Hungary's borrowing costs may rise the most in almost three years after a credit rating downgrade, an increase in the nation's budget deficit and an interest-rate boost by the central bank. The yield on benchmark five-year bonds climbed 1.57 percentage points to 8.42% last month, the biggest increase since 2003. The jump means Hungary will pay Ft 707 million ($3.2 million) more in annual interest on notes it sells this week than in a bond auction last month. Hungary is struggling with rising interest costs as it attempts to reduce this year's record Ft 1.8 trillion budget deficit. The increase is a disappointment from last year, when demand from investors drawn to the highest yields in the European Union pushed five-year bond yields as low as 5.41% in September. “Hungary is getting punished as it should be,'' said Guillaume Salomon, a fixed-income strategist at TD Securities in London. “The market is getting increasingly frustrated by promises of an improvement in the budget, which is not coming through. Hungary is going to continue suffering.'' Concern the deficit will be wider than forecast by the government contributed to a 4.89% slump in Hungarian bonds during June, the worst among 26 debt markets tracked by JPMorgan & Co.'s Global Government Bond Plus Index. The bonds have also been hurt by a sell-off in emerging-market securities that started in May. Developing-country debt issued in local currency has tumbled 5% since hitting a high on May 10, according to JPMorgan's Emerging Local Markets Plus Index. Foreign investors own more than 40% of Hungary's Ft 6.5 trillion of bonds outstanding. The Ft 45 billion offering of 6% bonds due 2011 is the first sale of five-year debt since Standard & Poor's lowered Hungary's rating one step to BBB+ and the central bank boosted its benchmark rate for the first time in 2 1/2 years. The sale is scheduled for July 6. “The question is whether yields are high enough'' to satisfy investors, said Franz Schardax, a fund manager at Capital Invest in Vienna who cut his holdings in Hungarian debt last month. Schardax, who helps manage $490 million, doesn't plan to buy the bonds being auctioned. Demand for Hungarian debt is dwindling as concern mounts the government will miss economic targets for a fifth year.
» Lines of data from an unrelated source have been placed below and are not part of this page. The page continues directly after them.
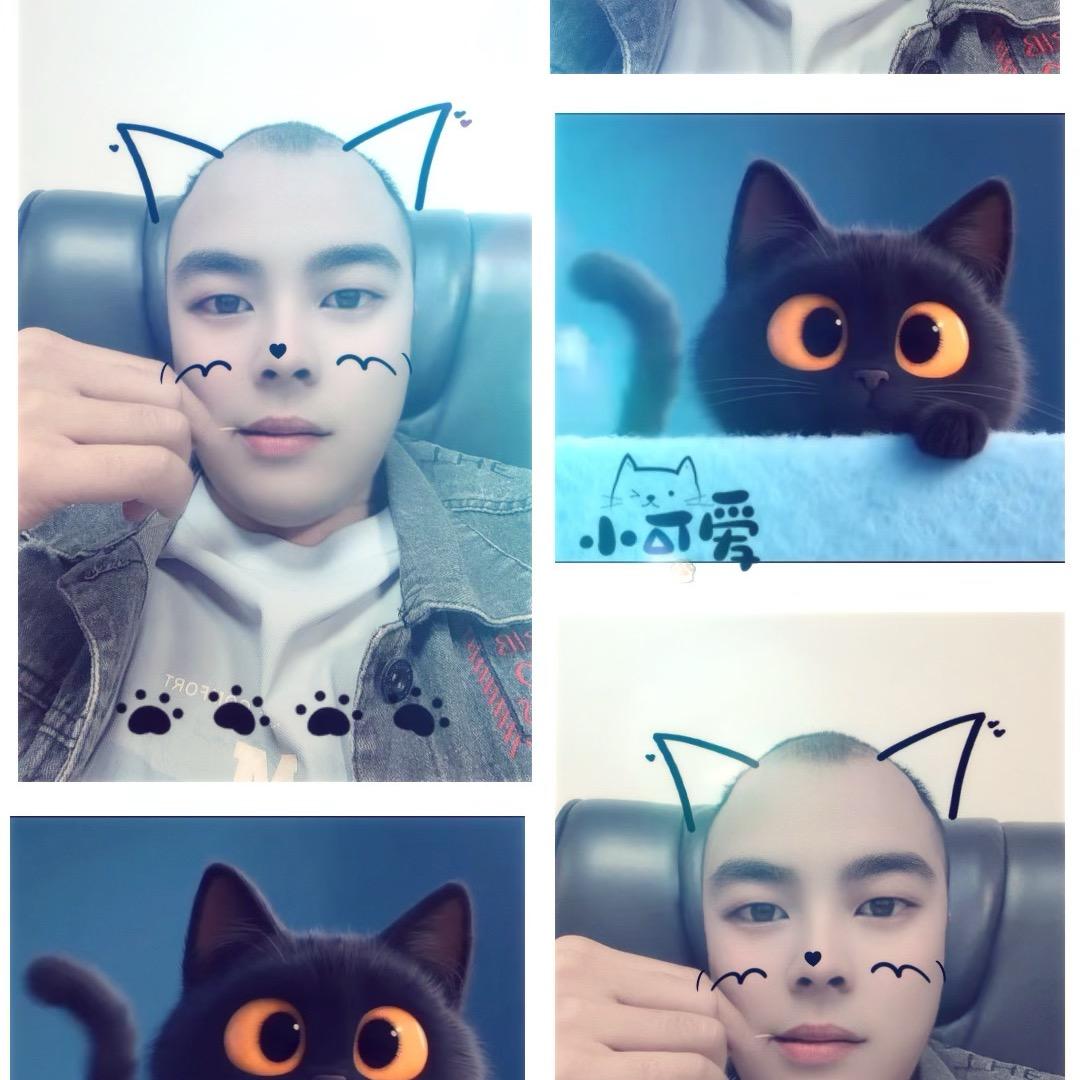 @ 献辉机械  阿献 二手挖机买卖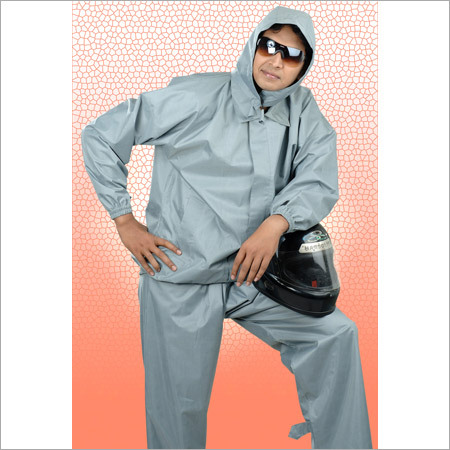 Umbrella & Rainwear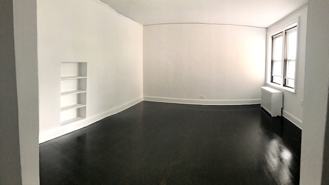 Hunter St & Halstead Ave #1 - Photo 1 of 1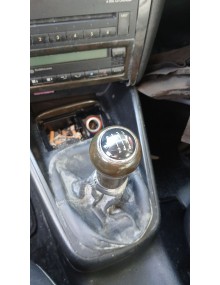 Recambio de caja cambios para volkswagen golf iv (1j1) 1.9 tdi referencia OEM IAM    2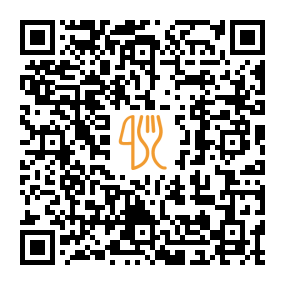 QR-code link către meniul Bull Temper Yakiniku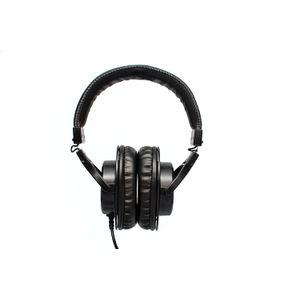 CAD Audio mh210 W closed-back Studio – Auriculares, color blanco, Negro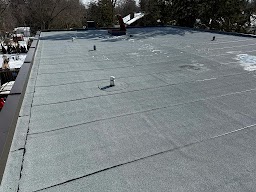 Coverall Roofing - Mississauga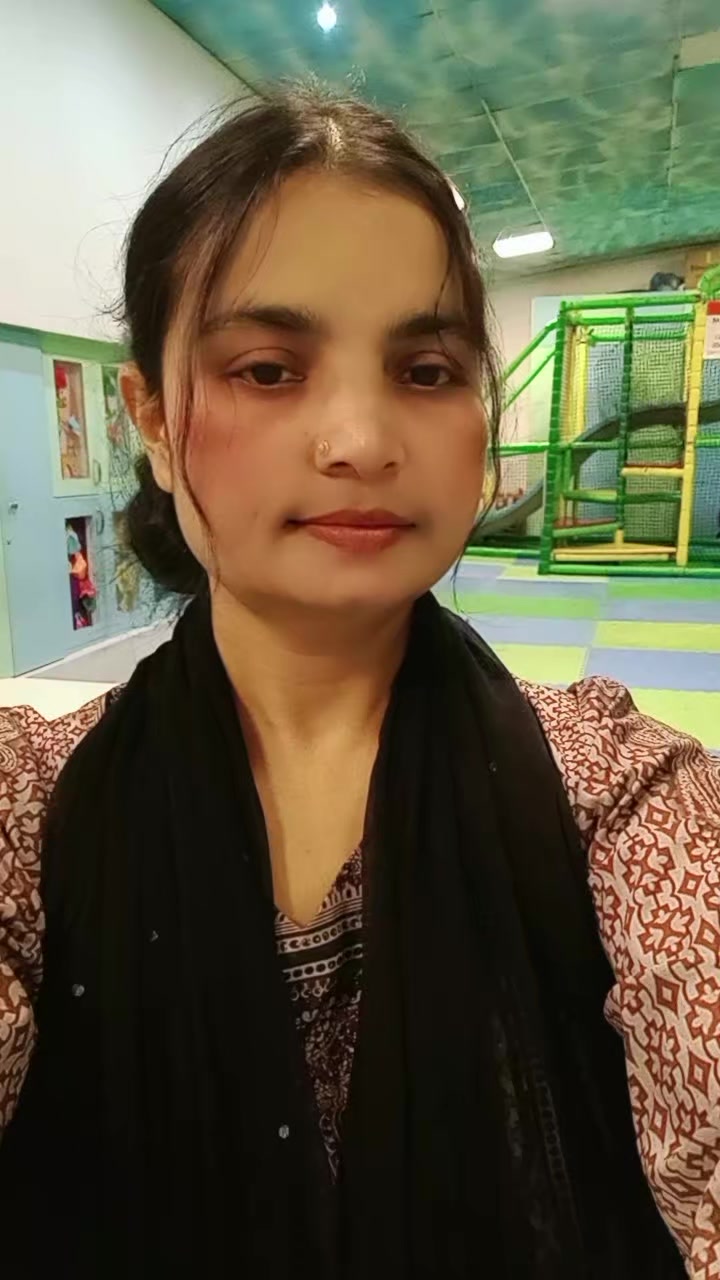@nazma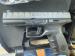 Beretta APX  - Sprzedaż
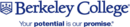 Berkeley College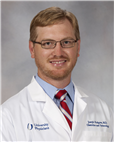 Dr. Joseph Hudgens, MD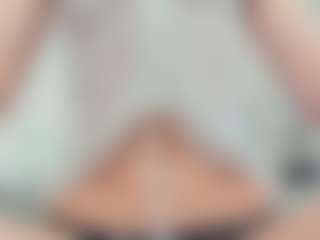 Live cam show with AnnisFrankson - Italian on testsause.com | sweden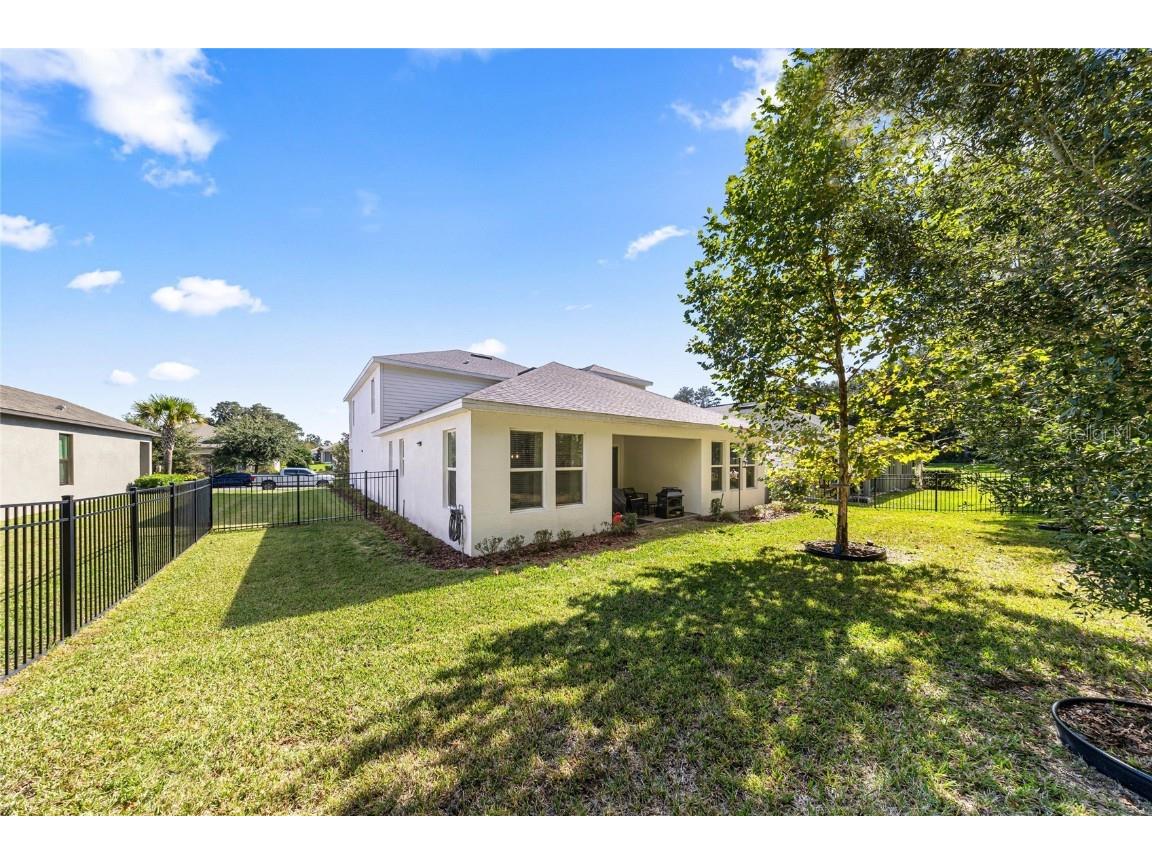 3928 SE 4th Avenue Ocala FL 34480 OM713115 image38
Investors on average have placed bids worth 1.55 times the amounts sold at five-year debt auctions this year, down from 2.39 in 2005. The finance ministry probably will fail to get enough bids to sell all the bonds, forcing it to scale back the offering for the first time since 2004, said Illés Tóth, an emerging-markets bond and currency strategist in Budapest at DZ Bank AG, Germany's sixth-biggest bank by assets. The ministry also plans to sell Ft 40 billion of 5.5% bonds due February 2016 this week. Ten-year yields have risen to 8% from 6.77% at last month's auction. Prime Minister Ferenc Gyurcsány's government announced a deficit-reduction plan on June 10 that included raising taxes, eliminating government jobs and abolishing subsidies for energy prices. Five days later, S&P cut its local-currency debt rating for Hungary to three steps above junk status, the lowest ever. S&P analysts predict the deficit will soar to 11% of gross domestic product this year, compared with the government's 8% estimate. “Cuts in spending are not high up on the government's agenda,'' Kai Stukenbrock, a credit analyst at S&P in London, said in an interview last week. “This program is not even enough to compensate for the worsening of the situation.'' Hungary will have to increase the amount it raises from forint-denominated bonds this year after the government lifted its deficit forecast to a record 1.8 trillion last month, said Schardax. The increase in Hungarian debt yields may attract some investors, said Lars Christensen, an emerging-markets strategist at Danske Bank A/S in Copenhagen. “After successive governments have disappointed, it seems that finally we have a government that's willing to do something about the fiscal deficit,'' said Christensen, who recommended buying the bonds that are being sold. “Hungary may prove to be one of the turnaround stories.'' Investors deserted emerging markets in May after the U.S. raised interest rates and on concern other central banks would follow. Sixteen central banks boosted borrowing costs last month, reducing the attractiveness of debt sold by developing countries. The 10-year bonds that are more sensitive to inflation have lost investors Ft 55.9 million for each 1 billion forint invested since interest payments began accruing in October. “Investors are going to continue to avoid Hungarian bonds,'' said Koon Chow, an emerging-markets strategist at Credit Suisse Group in London.